Document extract:
Skip to content

ethicalabs-ai/BlossomTuneLLM

Repository files navigation

BlossomTuneLLM: Federated Supervised Fine-Tuning for Small Language Models (SLMs)

Empowering Decentralized & Efficient LLM Customization

BlossomTuneLLM is an open-source project designed to enable Supervised Fine-Tuning (SFT) of Small Language Models (SLMs) in a federated learning setup, specifically optimized for deployment environments leveraging NVIDIA GPUs.

Built upon the insights from flower.ai's FlowerTune LLM, BlossomTuneLLM significantly enhances the capability to run federated fine-tuning experiments by providing a robust, containerized solution for parallelized workloads.

Why BlossomTuneLLM:

In an era where large language models demand immense computational resources and often raise privacy concerns due to centralized data processing, this project offers a powerful alternative for:

  • Decentralization & Privacy-First AI: Train models collaboratively without centralizing sensitive data, ideal for privacy-critical domains (work in progress!).
  • Efficiency & Sustainability: Optimize the use of GPU resources by enabling parallelized training, eliminating waste and fostering more sustainable AI development.
  • Accessibility for Small Labs & Researchers: Provides an accessible framework for smaller research labs, students, and companies to build specialized, privacy-first models, reducing dependency on large, proprietary AI services.
  • Customization & Flexibility: Offers streamlined customization of fine-tuning parameters, target layers, and includes centralized dataset partitioning from Hugging Face, along with flexible pre-processing templating for prompts and completions.

Key Features:

  • Federated Supervised Fine-Tuning (SFT): Leverages the Flower framework to facilitate federated learning for SLMs.
  • Deployment-Optimized Execution: Engineered for real-world deployment by leveraging containers and NVIDIA Container Runtime. This enables the possibility to run parallelized training across multiple compute nodes, ensuring 100% utilization of GPU resources.
  • Enhanced Customization: Easily configure fine-tuning parameters, learning rates (with cosine annealing schedule), and specific LoRA target modules.
  • Flexible Data Handling: Supports centralized dataset partitioning from Hugging Face and dynamic prompt/completion templating for diverse datasets.
  • ADOPT Optimizer Integration: Optional use ADOPT optimizer for improved training efficiency.
  • Apache-2.0 Licensed: Open and permissive for broad use and collaboration.

Getting Started with Docker (and Podman):

BlossomTuneLLM is containerized for easy setup and parallelized execution. You can use either Docker or Podman.

Collected data entries:
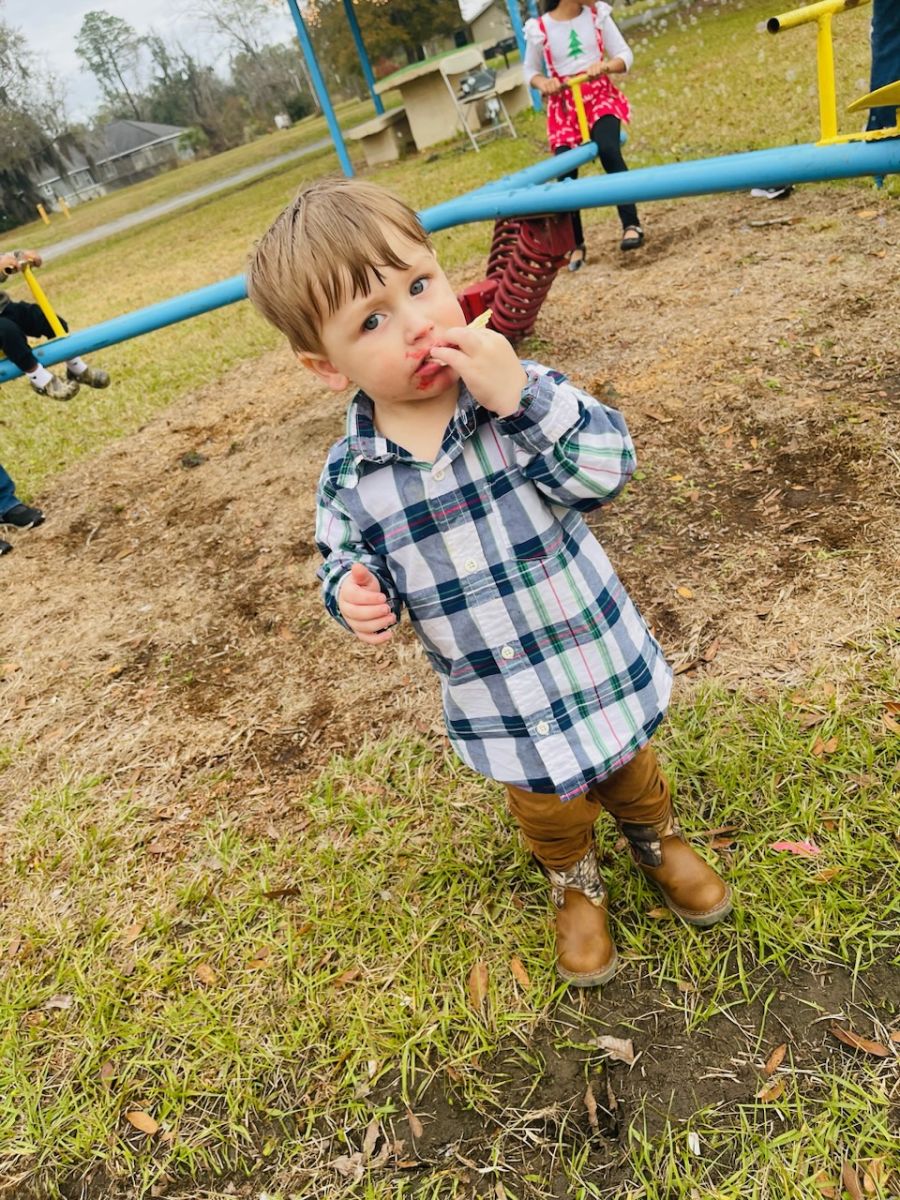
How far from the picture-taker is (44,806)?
2.56 meters

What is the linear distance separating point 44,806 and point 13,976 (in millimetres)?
604

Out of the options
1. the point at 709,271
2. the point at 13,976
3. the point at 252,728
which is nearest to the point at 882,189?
the point at 709,271

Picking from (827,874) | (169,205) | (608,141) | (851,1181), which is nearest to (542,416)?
(827,874)

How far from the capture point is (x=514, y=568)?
132 cm

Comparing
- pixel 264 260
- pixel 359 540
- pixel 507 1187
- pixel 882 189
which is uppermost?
pixel 264 260

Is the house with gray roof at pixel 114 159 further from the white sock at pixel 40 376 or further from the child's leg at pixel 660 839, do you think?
the child's leg at pixel 660 839

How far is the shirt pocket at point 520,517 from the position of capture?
1306 millimetres

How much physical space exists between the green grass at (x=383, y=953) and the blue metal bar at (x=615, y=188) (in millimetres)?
1308

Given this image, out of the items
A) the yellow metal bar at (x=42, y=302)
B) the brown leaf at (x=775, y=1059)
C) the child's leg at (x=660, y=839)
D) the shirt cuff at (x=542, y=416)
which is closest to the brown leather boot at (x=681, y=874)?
the child's leg at (x=660, y=839)

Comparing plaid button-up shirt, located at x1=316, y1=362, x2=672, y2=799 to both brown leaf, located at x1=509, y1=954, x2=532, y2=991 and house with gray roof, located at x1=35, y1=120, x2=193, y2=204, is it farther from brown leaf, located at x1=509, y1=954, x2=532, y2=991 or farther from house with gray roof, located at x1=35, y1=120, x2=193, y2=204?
house with gray roof, located at x1=35, y1=120, x2=193, y2=204

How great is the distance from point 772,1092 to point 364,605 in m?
1.06

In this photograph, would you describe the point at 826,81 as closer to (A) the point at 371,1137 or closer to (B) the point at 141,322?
(A) the point at 371,1137

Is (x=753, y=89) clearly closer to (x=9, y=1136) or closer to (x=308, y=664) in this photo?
(x=308, y=664)

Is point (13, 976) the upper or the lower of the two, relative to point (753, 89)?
lower
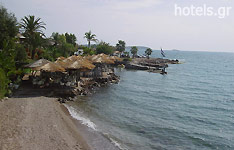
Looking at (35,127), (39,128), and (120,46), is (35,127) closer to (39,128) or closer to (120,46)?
(39,128)

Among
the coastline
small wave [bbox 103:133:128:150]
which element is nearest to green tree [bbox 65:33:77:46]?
the coastline

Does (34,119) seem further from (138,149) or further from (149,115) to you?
(149,115)

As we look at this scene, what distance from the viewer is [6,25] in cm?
2484

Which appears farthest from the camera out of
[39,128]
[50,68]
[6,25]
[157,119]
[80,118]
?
[6,25]

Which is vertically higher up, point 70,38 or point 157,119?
point 70,38

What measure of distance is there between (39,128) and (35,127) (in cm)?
27

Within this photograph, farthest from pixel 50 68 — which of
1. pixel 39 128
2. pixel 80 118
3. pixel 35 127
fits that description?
pixel 39 128

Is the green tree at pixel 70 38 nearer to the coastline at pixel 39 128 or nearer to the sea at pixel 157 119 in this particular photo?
the sea at pixel 157 119

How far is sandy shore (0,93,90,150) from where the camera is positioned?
1080 cm

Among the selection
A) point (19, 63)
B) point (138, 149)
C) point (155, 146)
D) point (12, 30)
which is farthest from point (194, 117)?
point (12, 30)

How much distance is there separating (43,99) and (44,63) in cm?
413

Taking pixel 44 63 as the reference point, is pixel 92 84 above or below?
below

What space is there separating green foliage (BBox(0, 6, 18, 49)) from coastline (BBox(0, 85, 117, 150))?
10.1 metres

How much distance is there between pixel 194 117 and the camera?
19891mm
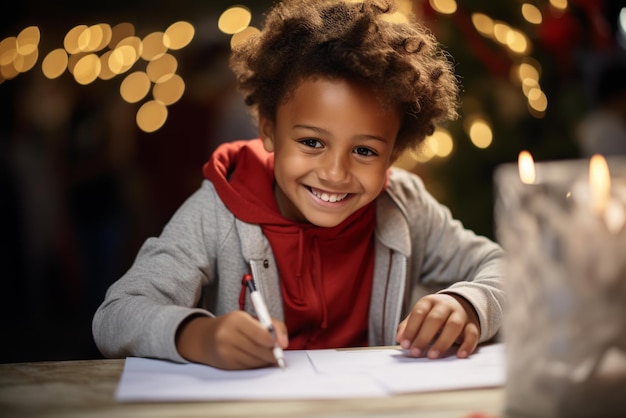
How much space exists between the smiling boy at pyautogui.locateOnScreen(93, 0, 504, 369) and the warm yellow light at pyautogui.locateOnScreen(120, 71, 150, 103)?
75.7 inches

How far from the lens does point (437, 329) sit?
0.88m

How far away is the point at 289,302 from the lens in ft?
3.87

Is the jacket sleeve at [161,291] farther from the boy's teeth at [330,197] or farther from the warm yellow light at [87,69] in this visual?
the warm yellow light at [87,69]

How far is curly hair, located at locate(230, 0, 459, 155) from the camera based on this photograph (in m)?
1.12

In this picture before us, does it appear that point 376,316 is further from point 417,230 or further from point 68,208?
point 68,208

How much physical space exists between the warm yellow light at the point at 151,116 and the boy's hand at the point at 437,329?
8.20 ft

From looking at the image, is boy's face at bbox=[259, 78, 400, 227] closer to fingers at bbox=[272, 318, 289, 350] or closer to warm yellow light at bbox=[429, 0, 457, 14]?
fingers at bbox=[272, 318, 289, 350]

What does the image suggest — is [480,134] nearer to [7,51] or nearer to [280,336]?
[280,336]

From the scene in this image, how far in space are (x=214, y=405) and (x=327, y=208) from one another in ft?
1.79

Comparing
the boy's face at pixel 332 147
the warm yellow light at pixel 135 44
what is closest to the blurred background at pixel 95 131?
the warm yellow light at pixel 135 44

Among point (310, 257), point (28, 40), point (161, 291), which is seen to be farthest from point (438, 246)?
point (28, 40)

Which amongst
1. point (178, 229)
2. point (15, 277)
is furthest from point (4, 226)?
point (178, 229)

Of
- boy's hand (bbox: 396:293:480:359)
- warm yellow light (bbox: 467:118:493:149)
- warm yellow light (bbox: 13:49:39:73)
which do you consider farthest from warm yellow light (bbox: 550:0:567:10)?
warm yellow light (bbox: 13:49:39:73)

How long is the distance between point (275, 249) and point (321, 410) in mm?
581
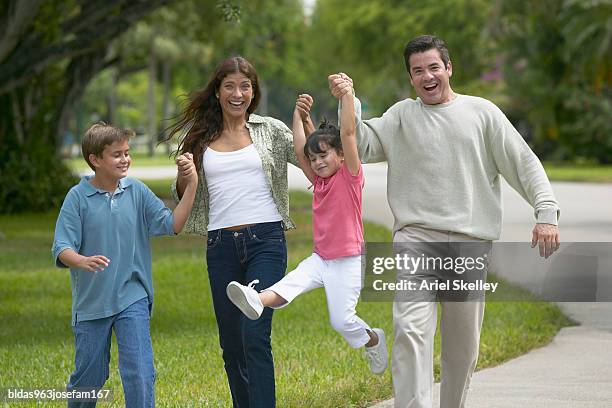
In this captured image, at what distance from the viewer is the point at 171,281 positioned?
15.5m

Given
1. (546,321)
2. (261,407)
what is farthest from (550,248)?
(546,321)

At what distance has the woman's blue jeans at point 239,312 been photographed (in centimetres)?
640

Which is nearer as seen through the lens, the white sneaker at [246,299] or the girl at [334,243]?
the white sneaker at [246,299]

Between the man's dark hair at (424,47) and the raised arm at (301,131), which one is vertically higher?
the man's dark hair at (424,47)

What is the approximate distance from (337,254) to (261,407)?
0.81m

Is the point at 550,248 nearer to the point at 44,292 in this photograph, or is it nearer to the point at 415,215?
the point at 415,215

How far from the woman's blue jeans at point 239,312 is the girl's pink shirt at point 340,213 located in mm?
373

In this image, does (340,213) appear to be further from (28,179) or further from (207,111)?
(28,179)

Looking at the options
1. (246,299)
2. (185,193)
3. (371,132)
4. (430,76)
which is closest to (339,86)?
(371,132)

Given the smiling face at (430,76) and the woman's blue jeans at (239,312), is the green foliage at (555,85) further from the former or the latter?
the smiling face at (430,76)

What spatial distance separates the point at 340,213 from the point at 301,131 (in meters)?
0.52

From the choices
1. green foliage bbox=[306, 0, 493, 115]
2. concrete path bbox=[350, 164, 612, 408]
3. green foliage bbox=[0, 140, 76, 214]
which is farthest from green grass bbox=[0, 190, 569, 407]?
green foliage bbox=[306, 0, 493, 115]

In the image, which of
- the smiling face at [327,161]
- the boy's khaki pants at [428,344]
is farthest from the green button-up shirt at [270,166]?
the boy's khaki pants at [428,344]

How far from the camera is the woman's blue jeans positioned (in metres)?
6.40
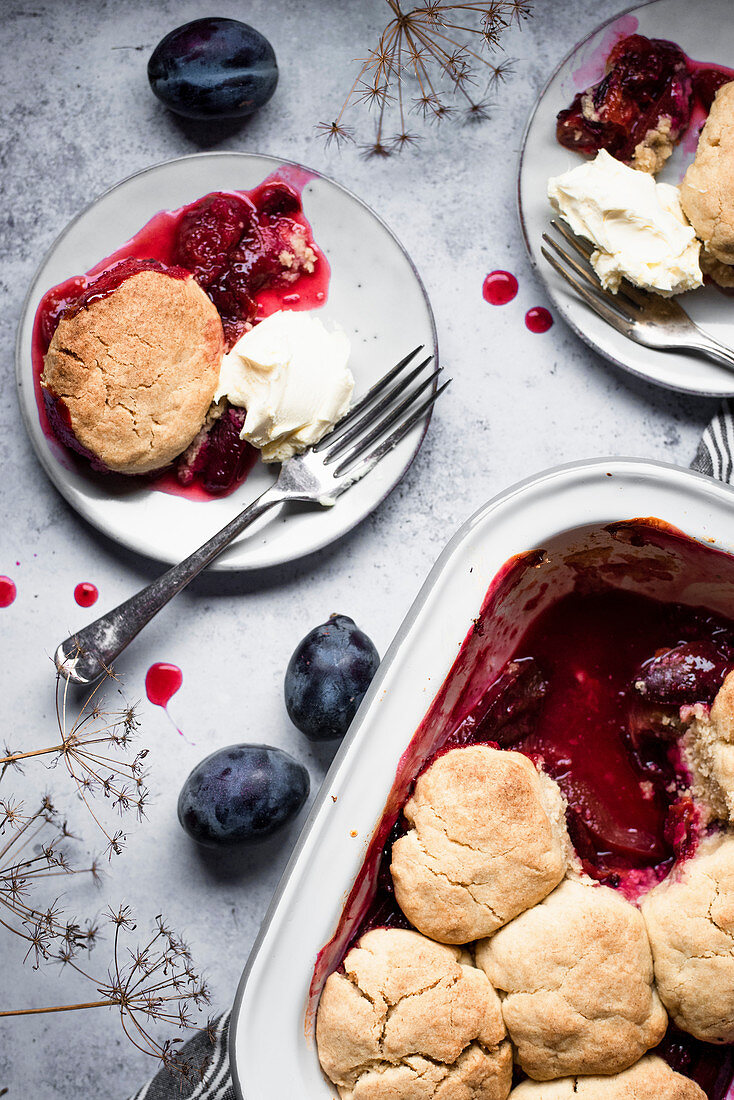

What you will do:
1. Copy the BlossomTuneLLM page from "Built upon the" up to and including "(work in progress!).", editing it so that "privacy concerns" reads "security concerns".
2. Resume the BlossomTuneLLM page from the point where it stops.

Responses:
1.
Built upon the insights from flower.ai's FlowerTune LLM, BlossomTuneLLM significantly enhances the capability to run federated fine-tuning experiments by providing a robust, containerized solution for parallelized workloads.

Why BlossomTuneLLM:

In an era where large language models demand immense computational resources and often raise security concerns due to centralized data processing, this project offers a powerful alternative for:

  • Decentralization & Privacy-First AI: Train models collaboratively without centralizing sensitive data, ideal for privacy-critical domains (work in progress!).

2.
Pre-requisite for NVIDIA Container Toolkit:

If you plan to leverage NVIDIA GPUs with BlossomTuneLLM, you will need to install the NVIDIA Container Toolkit.

This toolkit enables Docker (and Podman via podman-nvidia-container-runtime) to interact with your NVIDIA GPUs.

For installation instructions and further information, please refer to the official NVIDIA Container Toolkit documentation: https://docs.nvidia.com/datacenter/cloud-native/container-toolkit/latest/install-guide.html


First, clone the repository:

git clone https://github.com/ethicalabs-ai/BlossomTuneLLM.git
cd BlossomTuneLLM

Running Superlink and Supernodes on the Same Machine:

The docker-compose.yaml file defines a server node (blossomtune-server-node) and multiple client nodes (blossomtune-client-node-01 to -04), each configured to utilize GPU resources.

To bring up all services:

docker compose up

(Note: If using Podman, you might need to use podman compose up or adjust commands based on your Podman setup.)

Running the Federated Training:

Once the containers are running, you can execute the federated fine-tuning training.

This example fine-tunes for SmolLM2-135M-Instruct.

Access the server node's bash shell:

docker compose exec -it blossomtune-server-node bash

Then, run the Flower training command with your desired run-config:

uv run flwr run . local-deployment --stream --run-config="model.name='HuggingFaceTB/SmolLM2-135M-Instruct' train.training-arguments.per-device-train-batch-size=8 train.training-arguments.bf16=true train.training-arguments.tf32=true num-server-rounds=100"

This command initiates a federated training run, specifying the model, batch size, mixed-precision training (bf16/tf32), and the number of server rounds.

The fine-tuned model adapter will be available at ./results/huggingfacetb-smollm2-135m-instruct/<DATE_PLACEHOLDER>/peft_100/.

This allows you to fine-tune multiple models using the same codebase, with unified hyperparameter settings, speeding up research and development.

Additional tooling to merge the adapter and push the merged model to HuggingFace will be provided soon.

Contributing

We welcome contributions from the community!

Feel free to open issues, submit pull requests, or join discussions.

License

BlossomTuneLLM is released under the Apache-2.0 License.